Iran’s early revolutionary leadership - including its president and prime minister - fell victim to assassination campaigns. In Turkey, political leaders were imprisoned and banned from public life. 

This past is not merely a chronicle of events; it courses through the present, shaping how Turkey understands today's crises

When Iraq attacked Iran in 1980, Tehran entered a prolonged and devastating war. In Turkey, the closure of political space during the Cold War created conditions for the emergence of the Kurdistan Workers’ Party, fuelling a conflict that would cost tens of thousands of lives and persist for more than four decades.

The postwar trajectories of the two countries again revealed striking contrasts. By the late 1980s, Iran faced a deep crisis of democracy, symbolised most visibly by the compulsory veiling of women.

In Turkey, military tutelage defined political life throughout the 1980s, and one of its most striking social tensions revolved around the prohibition on headscarves in public institutions - forcing many women to remove them in order to participate in higher education or public service. 

In different ways, both states struggled to reconcile religion, authority and democracy. This past is not merely a chronicle of events; it courses through the present, shaping how Turkey understands today’s crises and charts its geopolitical vision for the near future. 

Turkey cannot - and will not - regard Iran as the Gulf states, Israel or the West do.

Turning point

The 2003 US invasion of Iraq marked a decisive turning point for both countries. In Turkey, the rise of the Justice and Development Party initiated a period of economic growth and a more assertive foreign policy. 

For Iran, the collapse of Saddam Hussein’s regime across the border created a geopolitical vacuum that Tehran sought to fill. Buoyed by high oil prices, Iran expanded its regional reach, relying heavily on sectarian networks and proxy actors - particularly in Iraq.

Throughout the 2010s, Ankara and Tehran found themselves on opposing sides of regional upheaval. Turkey supported movements for political change during the Arab Spring. Iran worked to preserve the existing order, most decisively in Syria.

EXERCISE TASK = Please reproduce the passage on Turkey and Iran word for word, between "When Iraq attacked" and "veiling of women.", inclusive.

GIVEN MATERIAL =
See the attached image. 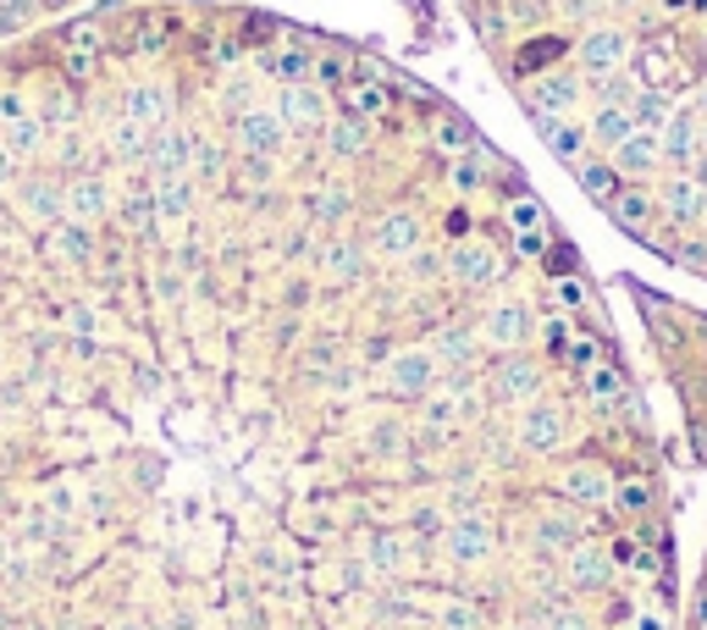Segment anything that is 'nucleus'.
<instances>
[{"label":"nucleus","instance_id":"1","mask_svg":"<svg viewBox=\"0 0 707 630\" xmlns=\"http://www.w3.org/2000/svg\"><path fill=\"white\" fill-rule=\"evenodd\" d=\"M481 343L487 348H498V354H526V343H531V332H537V315L526 299H503V305H487L481 315Z\"/></svg>","mask_w":707,"mask_h":630},{"label":"nucleus","instance_id":"2","mask_svg":"<svg viewBox=\"0 0 707 630\" xmlns=\"http://www.w3.org/2000/svg\"><path fill=\"white\" fill-rule=\"evenodd\" d=\"M487 387H492L498 404L526 410L531 398H542V365L531 354H498V365L487 371Z\"/></svg>","mask_w":707,"mask_h":630},{"label":"nucleus","instance_id":"3","mask_svg":"<svg viewBox=\"0 0 707 630\" xmlns=\"http://www.w3.org/2000/svg\"><path fill=\"white\" fill-rule=\"evenodd\" d=\"M575 61H580L586 78H613V72H625V61H630V33H625V28H591V33L575 45Z\"/></svg>","mask_w":707,"mask_h":630},{"label":"nucleus","instance_id":"4","mask_svg":"<svg viewBox=\"0 0 707 630\" xmlns=\"http://www.w3.org/2000/svg\"><path fill=\"white\" fill-rule=\"evenodd\" d=\"M652 199H658V216H664L669 227H680V233H686V227H703L707 194L691 183V171H675V177H669Z\"/></svg>","mask_w":707,"mask_h":630},{"label":"nucleus","instance_id":"5","mask_svg":"<svg viewBox=\"0 0 707 630\" xmlns=\"http://www.w3.org/2000/svg\"><path fill=\"white\" fill-rule=\"evenodd\" d=\"M509 272V260L492 249V244H481V238H470V244H459L453 255H448V277L459 283V288H487V283H498Z\"/></svg>","mask_w":707,"mask_h":630},{"label":"nucleus","instance_id":"6","mask_svg":"<svg viewBox=\"0 0 707 630\" xmlns=\"http://www.w3.org/2000/svg\"><path fill=\"white\" fill-rule=\"evenodd\" d=\"M287 139H293V134L283 128L277 106H255V111H244L238 128H233V145H238L244 156H277Z\"/></svg>","mask_w":707,"mask_h":630},{"label":"nucleus","instance_id":"7","mask_svg":"<svg viewBox=\"0 0 707 630\" xmlns=\"http://www.w3.org/2000/svg\"><path fill=\"white\" fill-rule=\"evenodd\" d=\"M580 106V78L575 72H537L531 89H526V111H548V117H575Z\"/></svg>","mask_w":707,"mask_h":630},{"label":"nucleus","instance_id":"8","mask_svg":"<svg viewBox=\"0 0 707 630\" xmlns=\"http://www.w3.org/2000/svg\"><path fill=\"white\" fill-rule=\"evenodd\" d=\"M608 216H613V227H619V233H630V238H652V222H658V199H652V188H641V183H625V188L608 199Z\"/></svg>","mask_w":707,"mask_h":630},{"label":"nucleus","instance_id":"9","mask_svg":"<svg viewBox=\"0 0 707 630\" xmlns=\"http://www.w3.org/2000/svg\"><path fill=\"white\" fill-rule=\"evenodd\" d=\"M277 117H283L287 134H321V128L332 122L321 89H310V83H283V106H277Z\"/></svg>","mask_w":707,"mask_h":630},{"label":"nucleus","instance_id":"10","mask_svg":"<svg viewBox=\"0 0 707 630\" xmlns=\"http://www.w3.org/2000/svg\"><path fill=\"white\" fill-rule=\"evenodd\" d=\"M531 122H537V139L564 160V166H580V160H586V150H591L586 122H575V117H548V111H531Z\"/></svg>","mask_w":707,"mask_h":630},{"label":"nucleus","instance_id":"11","mask_svg":"<svg viewBox=\"0 0 707 630\" xmlns=\"http://www.w3.org/2000/svg\"><path fill=\"white\" fill-rule=\"evenodd\" d=\"M658 150H664V166H686L691 171V160L703 156V122H697V111H675L664 122V134H658Z\"/></svg>","mask_w":707,"mask_h":630},{"label":"nucleus","instance_id":"12","mask_svg":"<svg viewBox=\"0 0 707 630\" xmlns=\"http://www.w3.org/2000/svg\"><path fill=\"white\" fill-rule=\"evenodd\" d=\"M608 166L619 171V183H641V177H652L658 166H664V150H658V134H630L613 156H608Z\"/></svg>","mask_w":707,"mask_h":630},{"label":"nucleus","instance_id":"13","mask_svg":"<svg viewBox=\"0 0 707 630\" xmlns=\"http://www.w3.org/2000/svg\"><path fill=\"white\" fill-rule=\"evenodd\" d=\"M149 171L155 177H177V171H188L194 166V134L188 128H155V139H149Z\"/></svg>","mask_w":707,"mask_h":630},{"label":"nucleus","instance_id":"14","mask_svg":"<svg viewBox=\"0 0 707 630\" xmlns=\"http://www.w3.org/2000/svg\"><path fill=\"white\" fill-rule=\"evenodd\" d=\"M580 387H586V404L602 410V415H613V410L630 398V382H625V371H619L613 360H597L591 371H580Z\"/></svg>","mask_w":707,"mask_h":630},{"label":"nucleus","instance_id":"15","mask_svg":"<svg viewBox=\"0 0 707 630\" xmlns=\"http://www.w3.org/2000/svg\"><path fill=\"white\" fill-rule=\"evenodd\" d=\"M122 111H128V122H139V128H166L171 95H166V83H128V89H122Z\"/></svg>","mask_w":707,"mask_h":630},{"label":"nucleus","instance_id":"16","mask_svg":"<svg viewBox=\"0 0 707 630\" xmlns=\"http://www.w3.org/2000/svg\"><path fill=\"white\" fill-rule=\"evenodd\" d=\"M647 509H652V475L619 471V486H613V520H619V525H641Z\"/></svg>","mask_w":707,"mask_h":630},{"label":"nucleus","instance_id":"17","mask_svg":"<svg viewBox=\"0 0 707 630\" xmlns=\"http://www.w3.org/2000/svg\"><path fill=\"white\" fill-rule=\"evenodd\" d=\"M337 95H343V111H348V117H360V122H387V106H393V89H387V83L348 78Z\"/></svg>","mask_w":707,"mask_h":630},{"label":"nucleus","instance_id":"18","mask_svg":"<svg viewBox=\"0 0 707 630\" xmlns=\"http://www.w3.org/2000/svg\"><path fill=\"white\" fill-rule=\"evenodd\" d=\"M636 134V117H630V106H597L591 117H586V139L597 145V150H619L625 139Z\"/></svg>","mask_w":707,"mask_h":630},{"label":"nucleus","instance_id":"19","mask_svg":"<svg viewBox=\"0 0 707 630\" xmlns=\"http://www.w3.org/2000/svg\"><path fill=\"white\" fill-rule=\"evenodd\" d=\"M22 210H28V222H39V227H61V222H67L61 188H56L50 177H22Z\"/></svg>","mask_w":707,"mask_h":630},{"label":"nucleus","instance_id":"20","mask_svg":"<svg viewBox=\"0 0 707 630\" xmlns=\"http://www.w3.org/2000/svg\"><path fill=\"white\" fill-rule=\"evenodd\" d=\"M415 244H421V216H415V210H393V216H382V227H376V255L399 260V255H410Z\"/></svg>","mask_w":707,"mask_h":630},{"label":"nucleus","instance_id":"21","mask_svg":"<svg viewBox=\"0 0 707 630\" xmlns=\"http://www.w3.org/2000/svg\"><path fill=\"white\" fill-rule=\"evenodd\" d=\"M503 222H509V233H553L548 205H542L537 194H526V188H514V194L503 199Z\"/></svg>","mask_w":707,"mask_h":630},{"label":"nucleus","instance_id":"22","mask_svg":"<svg viewBox=\"0 0 707 630\" xmlns=\"http://www.w3.org/2000/svg\"><path fill=\"white\" fill-rule=\"evenodd\" d=\"M321 134H326V150H332L337 160L365 156V145H371V122H360V117H348V111H343V117H332Z\"/></svg>","mask_w":707,"mask_h":630},{"label":"nucleus","instance_id":"23","mask_svg":"<svg viewBox=\"0 0 707 630\" xmlns=\"http://www.w3.org/2000/svg\"><path fill=\"white\" fill-rule=\"evenodd\" d=\"M575 183H580V194H586L591 205H602V210H608V199L625 188L619 171H613L608 160H580V166H575Z\"/></svg>","mask_w":707,"mask_h":630},{"label":"nucleus","instance_id":"24","mask_svg":"<svg viewBox=\"0 0 707 630\" xmlns=\"http://www.w3.org/2000/svg\"><path fill=\"white\" fill-rule=\"evenodd\" d=\"M106 210H111V199H106V188H100L95 177H78V183L67 188V222H84V227H89V222H100Z\"/></svg>","mask_w":707,"mask_h":630},{"label":"nucleus","instance_id":"25","mask_svg":"<svg viewBox=\"0 0 707 630\" xmlns=\"http://www.w3.org/2000/svg\"><path fill=\"white\" fill-rule=\"evenodd\" d=\"M431 139H436V150H448L453 160L475 150V128H470V122H464L459 111H448V106L436 111V128H431Z\"/></svg>","mask_w":707,"mask_h":630},{"label":"nucleus","instance_id":"26","mask_svg":"<svg viewBox=\"0 0 707 630\" xmlns=\"http://www.w3.org/2000/svg\"><path fill=\"white\" fill-rule=\"evenodd\" d=\"M117 222H122L134 238H149V227H155V188H149V183H139V188H128V194H122Z\"/></svg>","mask_w":707,"mask_h":630},{"label":"nucleus","instance_id":"27","mask_svg":"<svg viewBox=\"0 0 707 630\" xmlns=\"http://www.w3.org/2000/svg\"><path fill=\"white\" fill-rule=\"evenodd\" d=\"M630 117H636V128H641V134H664V122L675 117V100H669V95H658V89H641V95L630 100Z\"/></svg>","mask_w":707,"mask_h":630},{"label":"nucleus","instance_id":"28","mask_svg":"<svg viewBox=\"0 0 707 630\" xmlns=\"http://www.w3.org/2000/svg\"><path fill=\"white\" fill-rule=\"evenodd\" d=\"M188 205H194V188L183 177H155V216L160 222H177Z\"/></svg>","mask_w":707,"mask_h":630},{"label":"nucleus","instance_id":"29","mask_svg":"<svg viewBox=\"0 0 707 630\" xmlns=\"http://www.w3.org/2000/svg\"><path fill=\"white\" fill-rule=\"evenodd\" d=\"M45 134H50V128H45L39 117H17V122H6V150L17 160L39 156V150H45Z\"/></svg>","mask_w":707,"mask_h":630},{"label":"nucleus","instance_id":"30","mask_svg":"<svg viewBox=\"0 0 707 630\" xmlns=\"http://www.w3.org/2000/svg\"><path fill=\"white\" fill-rule=\"evenodd\" d=\"M50 244H56V249H61L67 260H89V255H95V233H89L84 222H61Z\"/></svg>","mask_w":707,"mask_h":630},{"label":"nucleus","instance_id":"31","mask_svg":"<svg viewBox=\"0 0 707 630\" xmlns=\"http://www.w3.org/2000/svg\"><path fill=\"white\" fill-rule=\"evenodd\" d=\"M310 72H315V50H310V45L277 50V78H283V83H310Z\"/></svg>","mask_w":707,"mask_h":630},{"label":"nucleus","instance_id":"32","mask_svg":"<svg viewBox=\"0 0 707 630\" xmlns=\"http://www.w3.org/2000/svg\"><path fill=\"white\" fill-rule=\"evenodd\" d=\"M199 183H216L222 171H227V150L216 145V139H194V166H188Z\"/></svg>","mask_w":707,"mask_h":630},{"label":"nucleus","instance_id":"33","mask_svg":"<svg viewBox=\"0 0 707 630\" xmlns=\"http://www.w3.org/2000/svg\"><path fill=\"white\" fill-rule=\"evenodd\" d=\"M553 305H559V315H580L586 305H591V288L569 272V277H553Z\"/></svg>","mask_w":707,"mask_h":630},{"label":"nucleus","instance_id":"34","mask_svg":"<svg viewBox=\"0 0 707 630\" xmlns=\"http://www.w3.org/2000/svg\"><path fill=\"white\" fill-rule=\"evenodd\" d=\"M537 337H542V348H548L553 360H564V354H569V337H575V326H569V315H548V321L537 326Z\"/></svg>","mask_w":707,"mask_h":630},{"label":"nucleus","instance_id":"35","mask_svg":"<svg viewBox=\"0 0 707 630\" xmlns=\"http://www.w3.org/2000/svg\"><path fill=\"white\" fill-rule=\"evenodd\" d=\"M326 272H332L337 283H348V277L360 272V244H354V238H343V244H332V255H326Z\"/></svg>","mask_w":707,"mask_h":630},{"label":"nucleus","instance_id":"36","mask_svg":"<svg viewBox=\"0 0 707 630\" xmlns=\"http://www.w3.org/2000/svg\"><path fill=\"white\" fill-rule=\"evenodd\" d=\"M509 249H514L520 260H542V255L553 249V233H509Z\"/></svg>","mask_w":707,"mask_h":630},{"label":"nucleus","instance_id":"37","mask_svg":"<svg viewBox=\"0 0 707 630\" xmlns=\"http://www.w3.org/2000/svg\"><path fill=\"white\" fill-rule=\"evenodd\" d=\"M564 360L575 365V371H591V365H597V360H608V354H602V343H597V337H580V332H575Z\"/></svg>","mask_w":707,"mask_h":630},{"label":"nucleus","instance_id":"38","mask_svg":"<svg viewBox=\"0 0 707 630\" xmlns=\"http://www.w3.org/2000/svg\"><path fill=\"white\" fill-rule=\"evenodd\" d=\"M95 56H100V50H89V45H72V50H67V78H72V83H84V78L95 72Z\"/></svg>","mask_w":707,"mask_h":630},{"label":"nucleus","instance_id":"39","mask_svg":"<svg viewBox=\"0 0 707 630\" xmlns=\"http://www.w3.org/2000/svg\"><path fill=\"white\" fill-rule=\"evenodd\" d=\"M155 299H160V305H177V299H183V283H177L166 266L155 272Z\"/></svg>","mask_w":707,"mask_h":630},{"label":"nucleus","instance_id":"40","mask_svg":"<svg viewBox=\"0 0 707 630\" xmlns=\"http://www.w3.org/2000/svg\"><path fill=\"white\" fill-rule=\"evenodd\" d=\"M11 183H17V156H11V150L0 145V194H6Z\"/></svg>","mask_w":707,"mask_h":630},{"label":"nucleus","instance_id":"41","mask_svg":"<svg viewBox=\"0 0 707 630\" xmlns=\"http://www.w3.org/2000/svg\"><path fill=\"white\" fill-rule=\"evenodd\" d=\"M691 626H707V587L697 592V603H691Z\"/></svg>","mask_w":707,"mask_h":630},{"label":"nucleus","instance_id":"42","mask_svg":"<svg viewBox=\"0 0 707 630\" xmlns=\"http://www.w3.org/2000/svg\"><path fill=\"white\" fill-rule=\"evenodd\" d=\"M691 183H697V188H703V194H707V156H697V160H691Z\"/></svg>","mask_w":707,"mask_h":630},{"label":"nucleus","instance_id":"43","mask_svg":"<svg viewBox=\"0 0 707 630\" xmlns=\"http://www.w3.org/2000/svg\"><path fill=\"white\" fill-rule=\"evenodd\" d=\"M39 6H67V0H39Z\"/></svg>","mask_w":707,"mask_h":630},{"label":"nucleus","instance_id":"44","mask_svg":"<svg viewBox=\"0 0 707 630\" xmlns=\"http://www.w3.org/2000/svg\"><path fill=\"white\" fill-rule=\"evenodd\" d=\"M691 630H707V626H691Z\"/></svg>","mask_w":707,"mask_h":630},{"label":"nucleus","instance_id":"45","mask_svg":"<svg viewBox=\"0 0 707 630\" xmlns=\"http://www.w3.org/2000/svg\"><path fill=\"white\" fill-rule=\"evenodd\" d=\"M703 587H707V575H703Z\"/></svg>","mask_w":707,"mask_h":630}]
</instances>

EXERCISE RESPONSE =
When Iraq attacked Iran in 1980, Tehran entered a prolonged and devastating war. In Turkey, the closure of political space during the Cold War created conditions for the emergence of the Kurdistan Workers’ Party, fuelling a conflict that would cost tens of thousands of lives and persist for more than four decades.

The postwar trajectories of the two countries again revealed striking contrasts. By the late 1980s, Iran faced a deep crisis of democracy, symbolised most visibly by the compulsory veiling of women.